* Extracted text:
# Turkey Question



## HunterHads (Jun 28, 2005)

Okay here's my situation, this morning I shot a monster record book tom that should go top fifty all time in the state. At first I didnt even think about getting it mounted, but after getting numerous PMs and comments about this bird, I'm starting to think I want to mount it more and more. Problem is, after I shot the turkey this morning, he fell into a drainage ditch and lost a lot of his pin feathers. Because the body was in rough shape, I decided to remove the fan. I still have the rest of the body intact including all five beards. So my question is, is there a way I can stilll get this turkey mounted using a cape off of a different turkey? Can taxidermists get capes from other birds and mount my legs and beards on it? I know this is done with whitetails all the time but I'm not sure about turkeys.

Also, can someone give me a ballpark price on full body mounts where the turkey is standing on a log and can be mounted to a wall?


----------



## duxdog (Apr 13, 2008)

Yes it can be done. PLEASE make sure you have a good turkey guy do that bird. Check with Larry on here from Acorn Ridge he does some fine bird work.


----------



## fish patroll (May 8, 2002)

thanks Gus, i sent him a pm.


----------



## Doug Bridges (Oct 10, 2010)

I don't know where you are located, but RN Taxidermy, Bob Neilson is one of THE best in the state. State champion many times. He is in Davidson. Call him and go see his work. Very fine Turkey work.

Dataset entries

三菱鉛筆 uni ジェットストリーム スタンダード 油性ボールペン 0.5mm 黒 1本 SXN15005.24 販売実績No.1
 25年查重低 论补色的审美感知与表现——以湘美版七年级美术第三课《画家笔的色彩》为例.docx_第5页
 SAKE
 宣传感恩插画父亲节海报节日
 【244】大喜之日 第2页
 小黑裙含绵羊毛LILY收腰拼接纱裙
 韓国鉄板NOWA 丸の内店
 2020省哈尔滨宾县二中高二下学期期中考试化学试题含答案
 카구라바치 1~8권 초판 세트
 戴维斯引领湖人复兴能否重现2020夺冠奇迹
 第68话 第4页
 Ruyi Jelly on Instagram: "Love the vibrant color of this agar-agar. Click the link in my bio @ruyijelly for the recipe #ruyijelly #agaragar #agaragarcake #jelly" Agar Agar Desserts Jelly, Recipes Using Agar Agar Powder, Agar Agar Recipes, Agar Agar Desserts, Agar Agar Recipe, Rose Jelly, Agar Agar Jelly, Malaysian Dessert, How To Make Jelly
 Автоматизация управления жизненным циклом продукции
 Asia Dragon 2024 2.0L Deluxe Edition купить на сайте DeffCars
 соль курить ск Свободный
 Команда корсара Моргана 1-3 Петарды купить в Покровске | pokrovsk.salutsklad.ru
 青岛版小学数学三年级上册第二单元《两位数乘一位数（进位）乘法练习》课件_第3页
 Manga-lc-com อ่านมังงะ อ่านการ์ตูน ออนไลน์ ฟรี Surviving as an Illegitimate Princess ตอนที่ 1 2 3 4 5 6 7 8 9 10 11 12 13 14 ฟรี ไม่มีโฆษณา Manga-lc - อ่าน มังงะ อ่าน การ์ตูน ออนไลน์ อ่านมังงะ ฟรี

* Tasks and exercises:
[A] Summarize the turkey mount thread in two sentences.
[B] In the turkey mount thread, what caused the bird to lose many of its pin feathers?
[C] Go on with the turkey mount thread from its last post.

* Answers to the tasks:
[A] A hunter who shot a record book tom asks whether it can still be mounted using a cape from a different turkey, because the bird fell into a drainage ditch and lost many pin feathers. He also asks for a ballpark price on a full body mount, and the replies say it can be done and recommend Larry from Acorn Ridge and Bob Neilson of RN Taxidermy in Davidson.

[B] It fell into a drainage ditch after being shot.

[C]
_OutdoorHub Mobile, the information engine of the outdoors_


----------



## Paul Thompson (Jul 16, 2007)

Doug Bridges said:


> I don't know where you are located, but RN Taxidermy, Bob Neilson is one of THE best in the state. State champion many times. He is in Davidson. Call him and go see his work. Very fine Turkey work.
> 
> _OutdoorHub Mobile, the information engine of the outdoors_


I agree, super nice Turkey work.


----------



## Brian Jones (Jan 11, 2009)

Doug Bridges said:


> I don't know where you are located, but RN Taxidermy, Bob Neilson is one of THE best in the state. State champion many times. He is in Davidson. Call him and go see his work. Very fine Turkey work.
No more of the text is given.